Morphological studies of the structure of the respiratory system are essential to understand vertebrate behaviour and physiology. Accordingly, characterisation of the morphological and histological features of the respiratory system is a major research goal (Fonseca et al., 2017; Mario et al., 2018; Oliveira et al., 2012). Since rodents have the potential to spread zoonotic respiratory diseases, studies of the respiratory system have focused on rats, guinea pigs, mice and others (Enria & Pinheiro, 2000; Calisher et al., 2003; Hill & Brown, 2011; Blagojevic et al., 2018; Ilgun et al., 2014; Treuting & Dintzis, 2012; Yarto-Jaramillo, 2011). However, to our knowledge, the respiratory system of the ICP, belonging to the ‘Old World’ porcupines, has not been evaluated.
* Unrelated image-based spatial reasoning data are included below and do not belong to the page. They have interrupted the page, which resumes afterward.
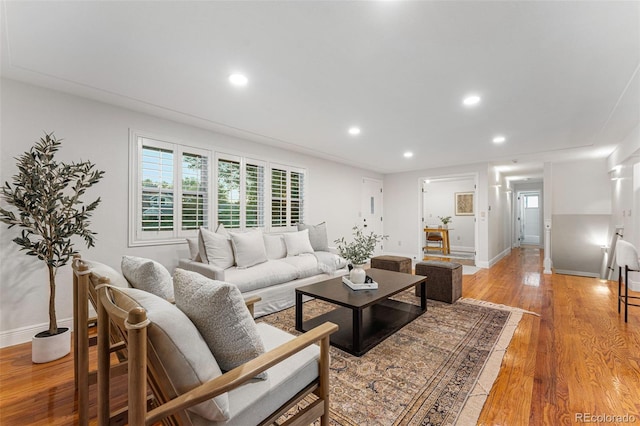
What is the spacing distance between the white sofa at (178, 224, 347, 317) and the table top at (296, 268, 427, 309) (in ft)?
1.97

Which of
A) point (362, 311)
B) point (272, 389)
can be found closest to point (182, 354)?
point (272, 389)

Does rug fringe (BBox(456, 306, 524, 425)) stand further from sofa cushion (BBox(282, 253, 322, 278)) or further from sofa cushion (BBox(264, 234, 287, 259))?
sofa cushion (BBox(264, 234, 287, 259))

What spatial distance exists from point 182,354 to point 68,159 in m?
2.87

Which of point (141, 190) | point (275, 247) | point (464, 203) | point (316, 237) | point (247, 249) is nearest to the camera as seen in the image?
point (141, 190)

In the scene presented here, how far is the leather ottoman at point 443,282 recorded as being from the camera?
346 cm

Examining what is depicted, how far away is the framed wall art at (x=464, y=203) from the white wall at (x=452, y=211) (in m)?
0.11

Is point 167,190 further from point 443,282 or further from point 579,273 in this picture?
point 579,273

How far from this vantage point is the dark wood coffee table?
2289 mm

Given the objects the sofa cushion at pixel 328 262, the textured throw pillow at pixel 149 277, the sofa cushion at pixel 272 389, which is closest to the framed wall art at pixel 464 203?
the sofa cushion at pixel 328 262

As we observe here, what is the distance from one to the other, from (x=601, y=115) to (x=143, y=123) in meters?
5.36

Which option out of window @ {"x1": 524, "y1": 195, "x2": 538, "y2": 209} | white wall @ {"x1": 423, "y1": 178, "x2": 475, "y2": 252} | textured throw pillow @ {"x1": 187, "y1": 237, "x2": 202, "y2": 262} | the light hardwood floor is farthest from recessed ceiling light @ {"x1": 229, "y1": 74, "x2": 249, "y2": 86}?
window @ {"x1": 524, "y1": 195, "x2": 538, "y2": 209}

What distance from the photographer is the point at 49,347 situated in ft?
7.13

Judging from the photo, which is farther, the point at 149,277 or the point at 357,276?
the point at 357,276

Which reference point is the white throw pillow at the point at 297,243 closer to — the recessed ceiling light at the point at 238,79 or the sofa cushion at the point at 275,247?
the sofa cushion at the point at 275,247
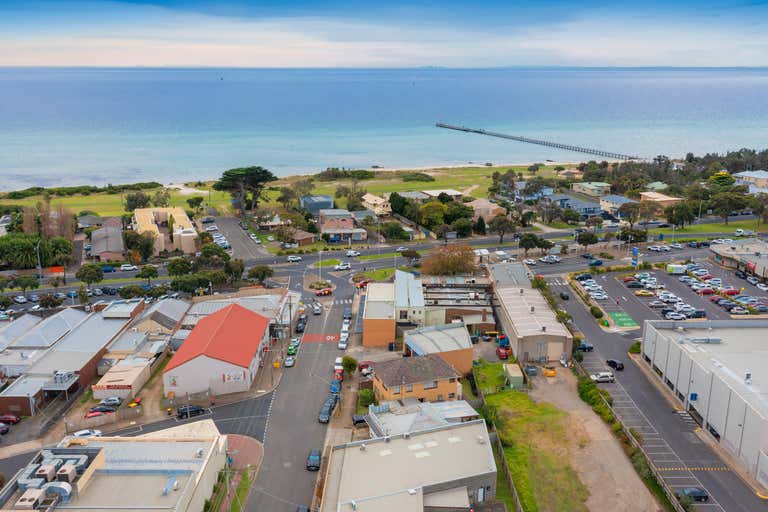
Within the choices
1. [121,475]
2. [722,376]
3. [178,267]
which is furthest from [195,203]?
[722,376]

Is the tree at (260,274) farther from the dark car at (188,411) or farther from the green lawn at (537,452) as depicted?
the green lawn at (537,452)

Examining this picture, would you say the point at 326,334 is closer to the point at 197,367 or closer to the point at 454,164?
the point at 197,367

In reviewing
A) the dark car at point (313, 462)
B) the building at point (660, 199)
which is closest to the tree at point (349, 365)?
the dark car at point (313, 462)

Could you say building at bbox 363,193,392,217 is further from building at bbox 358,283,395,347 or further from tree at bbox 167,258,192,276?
building at bbox 358,283,395,347

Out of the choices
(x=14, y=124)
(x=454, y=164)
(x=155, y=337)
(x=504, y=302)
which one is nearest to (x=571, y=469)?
(x=504, y=302)

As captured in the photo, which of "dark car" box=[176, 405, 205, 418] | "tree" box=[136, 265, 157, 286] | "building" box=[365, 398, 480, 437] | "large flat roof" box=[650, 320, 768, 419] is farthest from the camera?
"tree" box=[136, 265, 157, 286]

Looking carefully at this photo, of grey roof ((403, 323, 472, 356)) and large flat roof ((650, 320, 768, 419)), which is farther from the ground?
large flat roof ((650, 320, 768, 419))

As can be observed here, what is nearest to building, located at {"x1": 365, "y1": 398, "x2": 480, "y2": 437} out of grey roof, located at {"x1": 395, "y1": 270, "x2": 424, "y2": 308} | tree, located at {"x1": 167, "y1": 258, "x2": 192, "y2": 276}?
grey roof, located at {"x1": 395, "y1": 270, "x2": 424, "y2": 308}
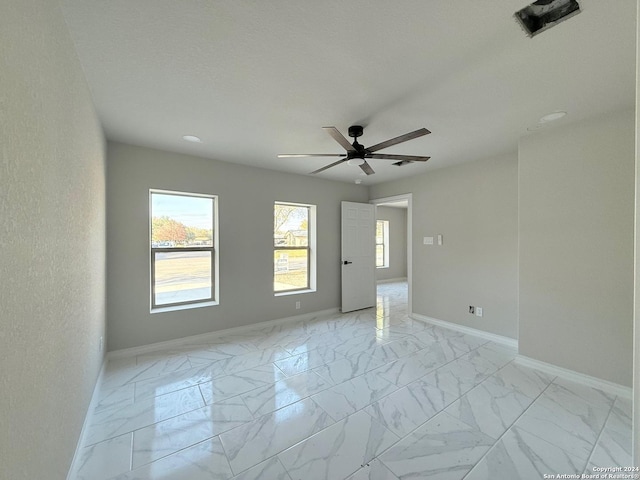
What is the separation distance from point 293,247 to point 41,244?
12.2 feet

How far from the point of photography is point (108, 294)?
10.2 ft

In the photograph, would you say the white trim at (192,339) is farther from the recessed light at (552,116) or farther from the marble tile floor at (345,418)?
the recessed light at (552,116)

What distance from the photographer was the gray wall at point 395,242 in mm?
8812

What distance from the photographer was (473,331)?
12.8 ft

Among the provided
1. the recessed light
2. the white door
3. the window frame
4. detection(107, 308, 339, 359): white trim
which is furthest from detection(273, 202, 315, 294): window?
the recessed light

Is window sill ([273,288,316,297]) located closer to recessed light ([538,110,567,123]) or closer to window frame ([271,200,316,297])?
window frame ([271,200,316,297])

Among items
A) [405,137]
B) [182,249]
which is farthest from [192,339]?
[405,137]

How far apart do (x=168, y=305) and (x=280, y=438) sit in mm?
2522

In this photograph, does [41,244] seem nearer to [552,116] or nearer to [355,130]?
[355,130]

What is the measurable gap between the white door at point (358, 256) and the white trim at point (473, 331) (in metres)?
1.03

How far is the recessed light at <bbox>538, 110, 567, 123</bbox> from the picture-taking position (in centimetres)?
247

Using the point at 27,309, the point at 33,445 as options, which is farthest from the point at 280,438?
the point at 27,309

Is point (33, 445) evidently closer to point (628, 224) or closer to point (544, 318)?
point (544, 318)

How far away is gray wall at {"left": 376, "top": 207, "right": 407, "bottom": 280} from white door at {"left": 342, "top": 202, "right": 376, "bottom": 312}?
3.29 meters
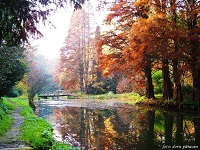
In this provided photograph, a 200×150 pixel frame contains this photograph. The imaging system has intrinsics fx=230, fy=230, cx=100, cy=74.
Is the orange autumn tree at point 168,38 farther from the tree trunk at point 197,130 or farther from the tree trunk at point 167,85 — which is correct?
the tree trunk at point 197,130

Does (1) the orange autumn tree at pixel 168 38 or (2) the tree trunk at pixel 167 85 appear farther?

Therefore, the aim of this study was to evaluate the histomorphology of the lower respiratory portion of ICP to provide the necessary information for the identification of the normal structure of this organ.
2 MATERIALS AND METHODS
2.1 Cadaver preparation
In cooperation with the Department of Environment, four carcasses of adult ICPs (two males and two females; average weight, 16 kg) that recently died in an accident or were abandoned after hunting were referred to the anatomy laboratory of the Faculty of Veterinary Medicine. After examining the corpses to ensure no disease, the larynx, trachea and lungs were dissected and fixed in 10% neutral-buffered formalin. Images of specimens were obtained using a digital camera (Canon EOS 4000D), and the morphological characteristics of the larynx, trachea and lungs were evaluated. To study small structures, a stereoscopic microscope (ZeissStemi SV6) was used. The measurements were obtained using a digital ruler caliper (sensitivity: 0.01 mm; Digimatic Caliper).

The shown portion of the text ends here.